Agency: How can people support Wild Fields and learn more?
Troy: Beyond directly contributing to the campaign to fund the film, the best way for people to support us is to search their memories for anyone they’ve ever met and personally call people who they think would be most likely to contribute to the film’s production. We don’t expect anybody to donate money unless this is exactly what they’ve been looking to fund. Sharing on social media is also incredibly appreciated, but doesn’t seem to do as much as personal communication!
Another thing people can do is relay to us any relevant characters or stories. We’re still searching around the world for unexpected connections to this global solidarity movement we’re seeing in Ukraine and how it could carry on beyond this war.

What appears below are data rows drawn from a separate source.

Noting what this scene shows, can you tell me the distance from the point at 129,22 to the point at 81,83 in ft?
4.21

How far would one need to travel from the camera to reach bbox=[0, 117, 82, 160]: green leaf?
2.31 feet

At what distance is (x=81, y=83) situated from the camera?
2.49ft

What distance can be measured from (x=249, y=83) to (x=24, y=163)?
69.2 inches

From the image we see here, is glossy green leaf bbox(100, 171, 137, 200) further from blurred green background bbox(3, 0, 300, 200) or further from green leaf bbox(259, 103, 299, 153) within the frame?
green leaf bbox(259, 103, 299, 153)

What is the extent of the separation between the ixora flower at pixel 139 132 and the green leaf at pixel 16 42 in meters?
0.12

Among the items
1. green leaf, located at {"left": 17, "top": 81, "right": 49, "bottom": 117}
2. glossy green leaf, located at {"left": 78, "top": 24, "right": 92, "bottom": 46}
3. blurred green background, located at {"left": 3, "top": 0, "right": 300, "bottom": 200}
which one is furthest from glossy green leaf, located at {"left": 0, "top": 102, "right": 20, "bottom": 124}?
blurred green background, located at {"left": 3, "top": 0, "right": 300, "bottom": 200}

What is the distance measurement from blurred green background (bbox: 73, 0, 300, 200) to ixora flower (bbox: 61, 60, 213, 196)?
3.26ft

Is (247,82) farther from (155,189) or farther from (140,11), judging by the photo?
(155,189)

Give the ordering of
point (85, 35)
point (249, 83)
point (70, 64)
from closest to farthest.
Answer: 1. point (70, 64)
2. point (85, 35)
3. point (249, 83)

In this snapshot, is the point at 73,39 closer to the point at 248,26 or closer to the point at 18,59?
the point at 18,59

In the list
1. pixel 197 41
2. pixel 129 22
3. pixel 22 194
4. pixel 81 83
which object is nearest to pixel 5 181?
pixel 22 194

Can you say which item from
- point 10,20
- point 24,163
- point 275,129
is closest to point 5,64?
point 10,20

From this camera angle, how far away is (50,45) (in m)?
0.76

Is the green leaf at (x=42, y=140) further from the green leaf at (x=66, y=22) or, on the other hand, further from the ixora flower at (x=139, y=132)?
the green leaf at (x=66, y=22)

With a decade of prior experience in documentary and commercial video work, Troy Ozuna has been making humanitarian / environmentalist documentaries since 2018. He directed the refugee-focused documentary Island of Gardens, and two docuseries: The Netrunner Diaries and Earthlings. Since 2016, he has lived and filmed out of a van, sailboat, and even on a bicycle. Roughing it to tell the world’s story is his modus operandi, especially with the age of easy travel seemingly coming to an end. He crafts globe-spanning documentary stories that blend geopolitical movements, surprising histories, and independent humanitarian efforts to make sense of our troubled species.